:: Prompt ::
Which lines below include the string "Domain"? Please show each one.

:: Data for this task ::
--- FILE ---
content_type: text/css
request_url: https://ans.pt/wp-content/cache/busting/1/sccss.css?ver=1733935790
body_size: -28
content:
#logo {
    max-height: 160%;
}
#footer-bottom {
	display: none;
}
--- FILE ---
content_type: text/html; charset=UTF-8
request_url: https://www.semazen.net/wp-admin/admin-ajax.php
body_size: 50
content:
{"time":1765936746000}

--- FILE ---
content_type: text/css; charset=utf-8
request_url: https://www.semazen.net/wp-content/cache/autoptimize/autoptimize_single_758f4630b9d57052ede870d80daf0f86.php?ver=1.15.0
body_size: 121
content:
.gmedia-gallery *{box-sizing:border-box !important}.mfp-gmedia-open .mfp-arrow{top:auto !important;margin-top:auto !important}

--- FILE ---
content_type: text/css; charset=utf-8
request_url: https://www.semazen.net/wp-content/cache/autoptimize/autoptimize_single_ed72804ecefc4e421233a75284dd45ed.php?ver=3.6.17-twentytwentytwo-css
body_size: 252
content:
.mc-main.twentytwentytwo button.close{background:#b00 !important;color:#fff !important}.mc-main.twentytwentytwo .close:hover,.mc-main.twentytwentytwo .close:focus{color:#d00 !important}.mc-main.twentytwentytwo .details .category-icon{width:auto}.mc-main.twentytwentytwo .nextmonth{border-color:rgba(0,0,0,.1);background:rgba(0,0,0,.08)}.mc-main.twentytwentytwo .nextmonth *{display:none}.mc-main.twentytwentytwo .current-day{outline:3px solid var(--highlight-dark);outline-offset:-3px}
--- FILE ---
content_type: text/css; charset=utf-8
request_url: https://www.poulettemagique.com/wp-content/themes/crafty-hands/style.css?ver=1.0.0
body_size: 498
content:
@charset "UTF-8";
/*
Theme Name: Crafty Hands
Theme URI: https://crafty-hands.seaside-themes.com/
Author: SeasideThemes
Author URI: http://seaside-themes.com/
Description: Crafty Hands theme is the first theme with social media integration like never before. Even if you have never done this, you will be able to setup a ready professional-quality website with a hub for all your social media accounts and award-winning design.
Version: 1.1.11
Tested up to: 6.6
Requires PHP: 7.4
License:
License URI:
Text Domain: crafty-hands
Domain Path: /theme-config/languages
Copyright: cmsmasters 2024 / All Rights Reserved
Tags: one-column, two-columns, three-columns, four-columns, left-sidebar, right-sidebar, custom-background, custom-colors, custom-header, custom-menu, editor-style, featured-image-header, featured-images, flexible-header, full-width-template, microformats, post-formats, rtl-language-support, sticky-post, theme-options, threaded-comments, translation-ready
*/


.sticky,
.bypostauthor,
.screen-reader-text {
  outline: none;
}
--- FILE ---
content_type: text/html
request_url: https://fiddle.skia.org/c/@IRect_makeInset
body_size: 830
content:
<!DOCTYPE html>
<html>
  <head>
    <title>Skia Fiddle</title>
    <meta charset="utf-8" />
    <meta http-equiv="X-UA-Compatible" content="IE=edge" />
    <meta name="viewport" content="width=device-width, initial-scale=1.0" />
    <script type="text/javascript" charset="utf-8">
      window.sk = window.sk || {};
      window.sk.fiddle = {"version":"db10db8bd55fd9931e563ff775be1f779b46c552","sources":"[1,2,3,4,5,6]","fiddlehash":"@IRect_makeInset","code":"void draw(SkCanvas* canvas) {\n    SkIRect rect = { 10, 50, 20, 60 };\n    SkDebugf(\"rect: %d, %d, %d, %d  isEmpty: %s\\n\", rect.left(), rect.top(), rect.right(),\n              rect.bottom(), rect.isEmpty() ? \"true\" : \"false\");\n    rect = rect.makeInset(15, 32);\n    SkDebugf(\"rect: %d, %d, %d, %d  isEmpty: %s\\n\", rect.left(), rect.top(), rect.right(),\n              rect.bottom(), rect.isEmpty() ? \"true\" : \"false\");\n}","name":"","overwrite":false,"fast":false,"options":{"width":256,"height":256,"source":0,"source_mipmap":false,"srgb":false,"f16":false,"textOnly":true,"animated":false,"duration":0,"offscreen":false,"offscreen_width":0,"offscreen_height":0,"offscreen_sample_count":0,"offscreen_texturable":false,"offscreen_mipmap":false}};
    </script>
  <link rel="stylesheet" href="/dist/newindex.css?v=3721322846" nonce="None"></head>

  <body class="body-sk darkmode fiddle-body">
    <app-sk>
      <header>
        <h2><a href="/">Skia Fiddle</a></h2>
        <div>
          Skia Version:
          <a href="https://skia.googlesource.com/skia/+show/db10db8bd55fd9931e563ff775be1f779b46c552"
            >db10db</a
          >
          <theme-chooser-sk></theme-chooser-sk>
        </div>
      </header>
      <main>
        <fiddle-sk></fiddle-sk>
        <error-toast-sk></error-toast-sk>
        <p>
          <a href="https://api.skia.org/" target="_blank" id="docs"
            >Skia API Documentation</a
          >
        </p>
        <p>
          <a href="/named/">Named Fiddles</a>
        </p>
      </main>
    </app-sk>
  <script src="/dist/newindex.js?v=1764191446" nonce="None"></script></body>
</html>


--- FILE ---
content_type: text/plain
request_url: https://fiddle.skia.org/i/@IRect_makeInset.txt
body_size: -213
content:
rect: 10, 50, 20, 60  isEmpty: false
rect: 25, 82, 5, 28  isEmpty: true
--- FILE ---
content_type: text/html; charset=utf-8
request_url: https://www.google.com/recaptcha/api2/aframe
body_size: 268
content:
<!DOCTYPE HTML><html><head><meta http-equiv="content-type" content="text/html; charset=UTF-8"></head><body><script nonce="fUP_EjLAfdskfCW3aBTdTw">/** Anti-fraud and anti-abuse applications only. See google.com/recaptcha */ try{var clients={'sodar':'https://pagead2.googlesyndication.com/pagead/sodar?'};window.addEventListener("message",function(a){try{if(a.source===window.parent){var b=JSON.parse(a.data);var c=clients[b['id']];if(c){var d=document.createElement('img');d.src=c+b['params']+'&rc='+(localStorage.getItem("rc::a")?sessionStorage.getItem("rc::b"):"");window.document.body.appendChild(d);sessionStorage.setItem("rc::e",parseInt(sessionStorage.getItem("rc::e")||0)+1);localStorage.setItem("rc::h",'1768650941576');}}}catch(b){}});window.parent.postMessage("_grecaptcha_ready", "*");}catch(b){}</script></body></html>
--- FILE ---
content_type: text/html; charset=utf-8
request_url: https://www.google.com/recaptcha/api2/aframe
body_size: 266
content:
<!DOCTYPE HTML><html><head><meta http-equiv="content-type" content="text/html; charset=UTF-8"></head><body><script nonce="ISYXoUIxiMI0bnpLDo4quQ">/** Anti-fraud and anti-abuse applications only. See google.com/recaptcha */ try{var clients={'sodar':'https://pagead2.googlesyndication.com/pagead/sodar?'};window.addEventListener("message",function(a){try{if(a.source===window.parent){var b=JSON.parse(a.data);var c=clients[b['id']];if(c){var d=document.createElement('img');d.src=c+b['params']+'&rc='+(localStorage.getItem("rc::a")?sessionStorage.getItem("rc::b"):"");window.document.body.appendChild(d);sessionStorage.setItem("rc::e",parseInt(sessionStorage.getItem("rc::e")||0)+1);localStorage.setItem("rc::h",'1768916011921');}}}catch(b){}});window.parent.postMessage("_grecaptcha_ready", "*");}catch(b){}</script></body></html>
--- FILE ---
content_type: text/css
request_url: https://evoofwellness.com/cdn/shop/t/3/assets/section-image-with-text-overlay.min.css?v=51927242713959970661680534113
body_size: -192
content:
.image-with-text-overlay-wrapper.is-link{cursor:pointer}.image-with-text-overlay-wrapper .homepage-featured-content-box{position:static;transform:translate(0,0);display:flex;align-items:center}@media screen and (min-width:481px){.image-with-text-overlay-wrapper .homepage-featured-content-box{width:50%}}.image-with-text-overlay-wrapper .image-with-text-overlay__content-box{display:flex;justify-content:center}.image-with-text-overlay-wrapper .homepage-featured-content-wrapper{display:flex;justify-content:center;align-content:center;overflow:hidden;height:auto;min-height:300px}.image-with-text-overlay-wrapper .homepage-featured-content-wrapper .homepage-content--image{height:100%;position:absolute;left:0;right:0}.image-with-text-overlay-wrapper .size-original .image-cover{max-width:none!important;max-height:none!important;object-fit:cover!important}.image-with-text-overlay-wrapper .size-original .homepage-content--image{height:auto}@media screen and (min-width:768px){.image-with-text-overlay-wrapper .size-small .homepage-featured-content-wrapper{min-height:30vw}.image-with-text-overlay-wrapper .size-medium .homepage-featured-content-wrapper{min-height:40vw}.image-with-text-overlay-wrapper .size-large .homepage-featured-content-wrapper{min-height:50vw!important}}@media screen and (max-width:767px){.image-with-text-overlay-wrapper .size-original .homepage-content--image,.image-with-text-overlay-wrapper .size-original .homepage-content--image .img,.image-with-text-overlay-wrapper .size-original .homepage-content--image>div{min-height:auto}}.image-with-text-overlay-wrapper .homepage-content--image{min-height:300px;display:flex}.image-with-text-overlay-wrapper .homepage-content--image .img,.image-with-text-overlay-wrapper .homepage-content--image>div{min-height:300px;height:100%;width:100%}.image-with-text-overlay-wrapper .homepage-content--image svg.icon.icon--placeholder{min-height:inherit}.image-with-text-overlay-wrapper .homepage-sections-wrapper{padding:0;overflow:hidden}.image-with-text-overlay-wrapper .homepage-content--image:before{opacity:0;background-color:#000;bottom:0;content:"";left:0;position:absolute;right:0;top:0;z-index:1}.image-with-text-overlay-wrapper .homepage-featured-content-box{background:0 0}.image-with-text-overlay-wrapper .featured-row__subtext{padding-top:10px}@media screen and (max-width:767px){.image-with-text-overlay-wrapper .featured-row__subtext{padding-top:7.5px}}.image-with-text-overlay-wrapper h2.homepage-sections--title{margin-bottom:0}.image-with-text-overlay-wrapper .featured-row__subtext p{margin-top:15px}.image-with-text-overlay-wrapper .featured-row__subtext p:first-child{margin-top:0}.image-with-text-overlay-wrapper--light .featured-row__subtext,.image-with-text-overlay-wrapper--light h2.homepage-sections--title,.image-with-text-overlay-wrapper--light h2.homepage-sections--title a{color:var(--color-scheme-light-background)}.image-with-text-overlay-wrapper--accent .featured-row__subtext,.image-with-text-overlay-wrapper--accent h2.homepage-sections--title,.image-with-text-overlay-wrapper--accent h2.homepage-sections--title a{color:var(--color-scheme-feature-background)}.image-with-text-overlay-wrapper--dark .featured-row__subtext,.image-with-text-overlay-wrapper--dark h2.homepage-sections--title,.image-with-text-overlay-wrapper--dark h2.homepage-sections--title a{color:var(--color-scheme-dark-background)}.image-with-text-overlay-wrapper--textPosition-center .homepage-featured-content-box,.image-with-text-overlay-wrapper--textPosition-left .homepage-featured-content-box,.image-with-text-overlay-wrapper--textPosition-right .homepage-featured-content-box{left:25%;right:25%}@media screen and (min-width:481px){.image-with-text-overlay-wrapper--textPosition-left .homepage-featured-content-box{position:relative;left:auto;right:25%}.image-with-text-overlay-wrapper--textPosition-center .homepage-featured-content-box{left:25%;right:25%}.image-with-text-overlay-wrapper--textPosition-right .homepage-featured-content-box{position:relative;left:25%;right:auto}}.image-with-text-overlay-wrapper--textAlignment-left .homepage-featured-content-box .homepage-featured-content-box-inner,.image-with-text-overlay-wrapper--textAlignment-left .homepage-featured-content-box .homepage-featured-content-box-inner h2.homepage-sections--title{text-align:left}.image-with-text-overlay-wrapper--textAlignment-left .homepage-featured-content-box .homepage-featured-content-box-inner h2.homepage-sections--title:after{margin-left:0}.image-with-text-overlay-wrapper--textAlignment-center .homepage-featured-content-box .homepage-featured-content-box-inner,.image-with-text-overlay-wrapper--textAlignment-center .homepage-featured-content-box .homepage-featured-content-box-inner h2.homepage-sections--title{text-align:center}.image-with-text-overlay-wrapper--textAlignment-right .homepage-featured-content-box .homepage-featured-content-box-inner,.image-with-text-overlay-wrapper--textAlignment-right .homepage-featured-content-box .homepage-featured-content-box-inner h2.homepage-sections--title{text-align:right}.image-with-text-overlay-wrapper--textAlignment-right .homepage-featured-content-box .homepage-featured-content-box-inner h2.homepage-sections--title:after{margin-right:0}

:: Result of the task ::
Text Domain: crafty-hands
Domain Path: /theme-config/languages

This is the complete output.